In 1996, my wife and I moved, and I transferred to the Rotary Club of Pinellas Park which sponsors Interact clubs at Pinellas Park High School and Dixie Hollins High School.  The club also sends two students to S4TL each summer, and I enjoy attending S4TL rap sessions with students.  In addition, the Pinellas Park club recognizes two students from each high school each month for their academic, community service, and leadership achievements.  Over the years I continue to get a lot of satisfaction from Rotary's service work with youth. 

Another service project I continue to support which provides great personal satisfaction is serving meals at Ronald Mc Donald House next to All Children's Hospital in St. Petersburg.  Every quarter, rotary club members cook breakfast or dinner for up to 50 families staying there with very sick children in the hospital.  The families that come from all over the USA and sometimes foreign countries really seem to appreciate hot meals and a friendly face.  This continuing service took on special meaning to me after my first granddaughter was born pre-maturely at 26 weeks weighing 2 pounds 4 ounces.  She spent over 3 months in All Children's Hospital NICU3 on a respirator.  Now she is a healthy, happy six years old.  

Another facet of Rotary which keeps me interested in being an active Rotarian is the worldwide fellowship among Rotary members made possible with the advent of the Internet.  I have enjoyed serving as webmaster for the Rotary clubs of St. Petersburg West and Pinellas Park.  In addition I served as the first webmaster for district 6950 for 5 years.  I'm a long time member of several Rotary Fellowships including International Computer Users Fellowship of Rotarians (ICUFR) and Rotarians on the Internet (ROIT), In 1999, I attended the ICUFR conference in Evanston, IL and had the opportunity to tour RI Headquarters and meet many of the fellowship members face to face for the first time from around the US and the world. 

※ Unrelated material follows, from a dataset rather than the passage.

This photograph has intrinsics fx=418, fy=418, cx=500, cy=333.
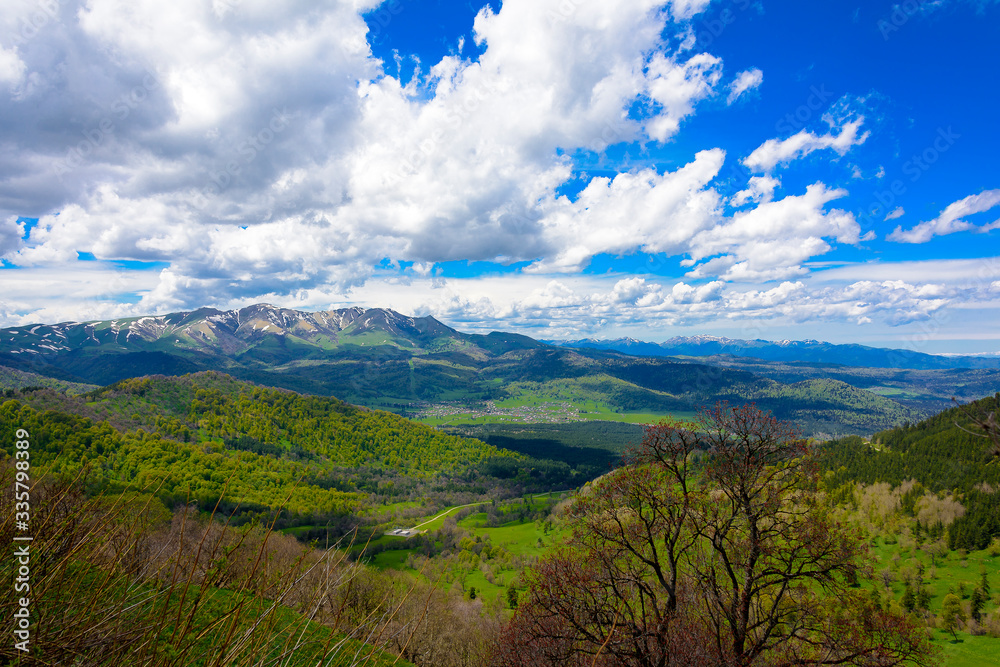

Don and Frank at the ROTI Party at the San Antonio ConventionAfter joining ROTI, I served as webmaster, bulletin editor, and board member.  Over the years I've enjoyed developing Internet based tools for use by fellowship members and all Rotarians some of which can be found on www.rotilink.org.  When Frank Devlyn served as RI President, ROTI members were invited to help support websites for projects Frank wanted to promote.  I had the pleasure of supporting the Avoidable Blindness website for Frank.  Frank attended the ROTI dinner held at the RI Convention in San Antonio and I got to meet him: 

With the more recent advent of social networks on the Internet, I've joined a proposed new fellowship called Rotarians on Social Networks Fellowship (ROSNF www.rosnf.org) and I currently serve as webmaster and board member.  I am passionate about the goals of ROSNF and the opportunity that social networks offer Rotarians to promote both service and fellowship.   There are now over 350 million users of Facebook making it the third largest country in the world, and there are over 38,000 Rotarian fans of the Rotary International page on Facebook.  Since first joining Facebook in January of 2009 at the request of my two daughters, I have become Facebook friends with dozens of family, work, and school friends plus over 600 Rotarian and Rotaractor friends on Facebook.  Through Facebook we can share multimedia information including text, pictures, videos, and voice.  We can choose what we wish to share, with whom we wish to share it, and how frequently.  Facebook brings the world much closer together and provides Rotarians a unique opportunity to get to know other Rotarians, Rotaractors, and future Rotarians around the world better through sharing their activities and their comments on other friends activities on a one on one basis in addition to group discussions.

In a nutshell, I continue to find Rotary service and fellowship opportunities such as the above to be an important part of my life.  I would like to be remembered as a Rotarian, and hope that my children will become Rotarians some day.